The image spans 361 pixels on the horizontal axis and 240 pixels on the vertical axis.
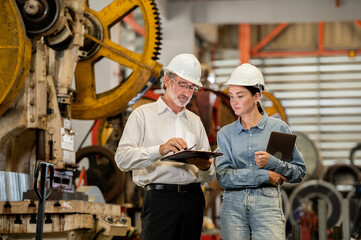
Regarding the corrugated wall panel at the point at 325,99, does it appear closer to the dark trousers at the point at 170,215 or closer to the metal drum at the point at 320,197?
the metal drum at the point at 320,197

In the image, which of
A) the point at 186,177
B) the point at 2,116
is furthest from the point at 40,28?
the point at 186,177

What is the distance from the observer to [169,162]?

- - - - -

* Your objective
Write the lines of these records as a JSON list of strings, one string per line. Skip the blank lines and leave the pictures out.

* Solution to this exercise
[
  "The image spans 361 pixels on the horizontal axis and 240 pixels on the vertical axis.",
  "Regarding the corrugated wall panel at the point at 325,99, does it appear closer to the dark trousers at the point at 170,215 or closer to the metal drum at the point at 320,197?",
  "the metal drum at the point at 320,197",
  "In the image, which of",
  "A) the point at 186,177",
  "B) the point at 2,116",
  "is furthest from the point at 40,28?",
  "the point at 186,177",
  "What is the distance from the observer to [169,162]?"
]